§ **TASK GOAL**
Lines of the data that contain the word "Zealand" are the ones to copy.

[Start of Attachment]

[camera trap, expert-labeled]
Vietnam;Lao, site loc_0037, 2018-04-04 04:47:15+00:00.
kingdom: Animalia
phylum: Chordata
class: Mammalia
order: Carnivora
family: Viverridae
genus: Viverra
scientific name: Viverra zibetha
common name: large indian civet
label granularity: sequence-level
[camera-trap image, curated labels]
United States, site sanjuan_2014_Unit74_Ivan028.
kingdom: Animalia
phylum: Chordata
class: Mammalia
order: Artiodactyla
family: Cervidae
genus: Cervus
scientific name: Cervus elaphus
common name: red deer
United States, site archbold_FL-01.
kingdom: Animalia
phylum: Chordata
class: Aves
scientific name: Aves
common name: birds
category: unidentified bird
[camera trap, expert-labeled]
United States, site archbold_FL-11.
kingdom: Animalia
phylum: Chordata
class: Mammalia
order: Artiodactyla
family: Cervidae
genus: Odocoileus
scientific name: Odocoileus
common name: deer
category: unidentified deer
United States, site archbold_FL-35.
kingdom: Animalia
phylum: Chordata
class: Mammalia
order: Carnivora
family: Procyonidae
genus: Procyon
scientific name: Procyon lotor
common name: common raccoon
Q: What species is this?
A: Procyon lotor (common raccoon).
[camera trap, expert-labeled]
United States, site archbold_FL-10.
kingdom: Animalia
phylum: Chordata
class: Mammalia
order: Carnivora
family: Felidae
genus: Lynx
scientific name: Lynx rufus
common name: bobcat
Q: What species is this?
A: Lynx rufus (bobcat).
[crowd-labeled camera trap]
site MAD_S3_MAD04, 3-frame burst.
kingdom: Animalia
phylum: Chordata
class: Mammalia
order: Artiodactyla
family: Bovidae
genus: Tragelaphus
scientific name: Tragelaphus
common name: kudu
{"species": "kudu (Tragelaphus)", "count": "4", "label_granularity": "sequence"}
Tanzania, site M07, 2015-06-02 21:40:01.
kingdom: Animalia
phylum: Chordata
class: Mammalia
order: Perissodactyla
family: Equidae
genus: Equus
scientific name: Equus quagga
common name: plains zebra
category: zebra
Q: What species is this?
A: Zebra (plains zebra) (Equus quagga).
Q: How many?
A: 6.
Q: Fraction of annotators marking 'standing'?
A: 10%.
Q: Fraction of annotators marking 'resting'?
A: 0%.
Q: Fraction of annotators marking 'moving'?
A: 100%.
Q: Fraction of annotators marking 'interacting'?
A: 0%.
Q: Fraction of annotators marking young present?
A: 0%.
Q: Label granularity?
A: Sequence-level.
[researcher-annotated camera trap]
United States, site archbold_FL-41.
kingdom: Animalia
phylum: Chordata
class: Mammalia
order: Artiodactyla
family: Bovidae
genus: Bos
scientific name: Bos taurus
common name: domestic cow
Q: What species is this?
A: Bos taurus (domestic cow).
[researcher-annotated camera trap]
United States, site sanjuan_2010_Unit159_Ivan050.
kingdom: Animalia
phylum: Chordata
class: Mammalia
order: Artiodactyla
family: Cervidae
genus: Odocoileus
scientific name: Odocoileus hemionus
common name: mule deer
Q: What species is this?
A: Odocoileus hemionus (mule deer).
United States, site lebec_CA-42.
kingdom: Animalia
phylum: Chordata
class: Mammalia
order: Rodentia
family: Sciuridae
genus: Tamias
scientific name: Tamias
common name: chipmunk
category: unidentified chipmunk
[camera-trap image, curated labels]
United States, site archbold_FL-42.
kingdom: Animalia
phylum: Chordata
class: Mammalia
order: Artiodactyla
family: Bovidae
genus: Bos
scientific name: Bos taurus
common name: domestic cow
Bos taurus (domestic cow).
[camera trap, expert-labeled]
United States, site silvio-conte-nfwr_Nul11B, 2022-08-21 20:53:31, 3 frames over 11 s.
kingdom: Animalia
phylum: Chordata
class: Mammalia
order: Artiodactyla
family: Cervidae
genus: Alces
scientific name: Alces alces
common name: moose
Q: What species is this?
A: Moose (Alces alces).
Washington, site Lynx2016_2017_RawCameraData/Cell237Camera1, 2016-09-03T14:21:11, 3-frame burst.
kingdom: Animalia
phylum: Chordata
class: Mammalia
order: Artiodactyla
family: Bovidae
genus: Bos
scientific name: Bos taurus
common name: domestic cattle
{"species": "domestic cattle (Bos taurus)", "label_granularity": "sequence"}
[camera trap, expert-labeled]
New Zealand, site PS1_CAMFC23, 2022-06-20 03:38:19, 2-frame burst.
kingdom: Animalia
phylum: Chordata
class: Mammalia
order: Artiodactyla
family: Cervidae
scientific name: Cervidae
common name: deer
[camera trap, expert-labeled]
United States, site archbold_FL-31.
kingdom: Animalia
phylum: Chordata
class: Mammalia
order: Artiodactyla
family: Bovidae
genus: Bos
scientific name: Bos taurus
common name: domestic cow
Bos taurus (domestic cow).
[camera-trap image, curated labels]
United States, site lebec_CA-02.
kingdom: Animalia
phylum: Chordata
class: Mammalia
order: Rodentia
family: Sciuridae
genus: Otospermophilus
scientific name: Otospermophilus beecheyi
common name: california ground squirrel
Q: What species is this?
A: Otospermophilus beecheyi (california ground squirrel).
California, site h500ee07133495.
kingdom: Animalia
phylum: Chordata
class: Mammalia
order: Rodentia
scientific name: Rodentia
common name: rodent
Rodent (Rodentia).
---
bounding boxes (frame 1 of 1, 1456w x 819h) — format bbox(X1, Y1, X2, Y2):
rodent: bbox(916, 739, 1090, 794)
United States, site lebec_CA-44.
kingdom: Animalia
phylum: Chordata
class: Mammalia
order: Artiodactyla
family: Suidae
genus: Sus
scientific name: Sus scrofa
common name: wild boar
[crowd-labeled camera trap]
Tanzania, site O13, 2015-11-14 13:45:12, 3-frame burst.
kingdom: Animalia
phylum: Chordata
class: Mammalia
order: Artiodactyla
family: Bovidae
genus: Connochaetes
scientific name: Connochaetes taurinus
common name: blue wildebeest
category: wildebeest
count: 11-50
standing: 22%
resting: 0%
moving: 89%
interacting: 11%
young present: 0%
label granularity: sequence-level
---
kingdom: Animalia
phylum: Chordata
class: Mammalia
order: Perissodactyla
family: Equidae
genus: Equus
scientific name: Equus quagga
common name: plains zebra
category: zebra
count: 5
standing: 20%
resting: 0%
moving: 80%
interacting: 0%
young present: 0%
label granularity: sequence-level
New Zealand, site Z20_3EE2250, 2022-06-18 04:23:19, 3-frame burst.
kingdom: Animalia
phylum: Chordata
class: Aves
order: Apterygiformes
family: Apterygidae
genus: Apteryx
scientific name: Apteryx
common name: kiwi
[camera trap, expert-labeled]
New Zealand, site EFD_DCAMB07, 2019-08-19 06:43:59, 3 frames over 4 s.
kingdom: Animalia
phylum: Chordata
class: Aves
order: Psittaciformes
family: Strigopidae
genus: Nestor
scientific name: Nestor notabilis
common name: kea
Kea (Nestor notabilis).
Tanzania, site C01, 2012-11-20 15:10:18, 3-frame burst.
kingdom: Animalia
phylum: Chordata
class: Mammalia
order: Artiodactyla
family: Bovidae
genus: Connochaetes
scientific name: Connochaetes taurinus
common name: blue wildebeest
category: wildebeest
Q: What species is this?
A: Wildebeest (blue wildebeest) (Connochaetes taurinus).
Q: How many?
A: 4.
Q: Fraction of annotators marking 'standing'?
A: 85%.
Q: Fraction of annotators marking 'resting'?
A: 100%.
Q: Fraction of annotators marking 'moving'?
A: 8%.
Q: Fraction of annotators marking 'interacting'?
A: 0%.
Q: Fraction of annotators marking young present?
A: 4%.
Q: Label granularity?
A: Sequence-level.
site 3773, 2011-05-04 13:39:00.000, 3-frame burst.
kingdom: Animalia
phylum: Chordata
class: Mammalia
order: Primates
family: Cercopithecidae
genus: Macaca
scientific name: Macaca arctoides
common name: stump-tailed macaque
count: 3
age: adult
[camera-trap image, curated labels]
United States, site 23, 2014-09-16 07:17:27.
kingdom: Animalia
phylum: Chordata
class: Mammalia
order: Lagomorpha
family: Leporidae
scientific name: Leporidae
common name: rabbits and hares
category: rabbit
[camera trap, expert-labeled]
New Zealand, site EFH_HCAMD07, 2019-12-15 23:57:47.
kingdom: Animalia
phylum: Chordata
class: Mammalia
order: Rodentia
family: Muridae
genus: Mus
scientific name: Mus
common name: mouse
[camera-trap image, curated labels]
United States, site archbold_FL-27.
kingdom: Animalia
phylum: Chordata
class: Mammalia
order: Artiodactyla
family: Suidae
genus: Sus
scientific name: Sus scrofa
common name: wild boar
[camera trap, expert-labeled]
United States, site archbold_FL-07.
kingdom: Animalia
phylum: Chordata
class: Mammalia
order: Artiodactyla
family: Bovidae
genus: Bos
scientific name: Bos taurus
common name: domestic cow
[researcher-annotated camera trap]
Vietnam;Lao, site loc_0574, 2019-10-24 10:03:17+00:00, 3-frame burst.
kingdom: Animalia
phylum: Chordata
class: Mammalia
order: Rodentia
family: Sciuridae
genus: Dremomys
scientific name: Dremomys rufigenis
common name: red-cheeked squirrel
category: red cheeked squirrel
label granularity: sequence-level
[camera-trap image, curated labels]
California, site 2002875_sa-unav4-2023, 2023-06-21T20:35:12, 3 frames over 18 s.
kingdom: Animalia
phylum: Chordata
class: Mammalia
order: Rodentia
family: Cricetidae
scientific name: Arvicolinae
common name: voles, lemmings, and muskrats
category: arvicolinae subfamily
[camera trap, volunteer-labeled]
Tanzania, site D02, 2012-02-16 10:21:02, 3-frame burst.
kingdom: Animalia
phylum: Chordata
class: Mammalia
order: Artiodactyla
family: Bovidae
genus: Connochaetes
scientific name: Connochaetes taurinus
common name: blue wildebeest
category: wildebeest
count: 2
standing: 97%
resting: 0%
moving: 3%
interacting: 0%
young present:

[End of Attachment]

§ **PROBLEM SOLUTION**
New Zealand, site PS1_CAMFC23, 2022-06-20 03:38:19, 2-frame burst.
New Zealand, site Z20_3EE2250, 2022-06-18 04:23:19, 3-frame burst.
New Zealand, site EFD_DCAMB07, 2019-08-19 06:43:59, 3 frames over 4 s.
New Zealand, site EFH_HCAMD07, 2019-12-15 23:57:47.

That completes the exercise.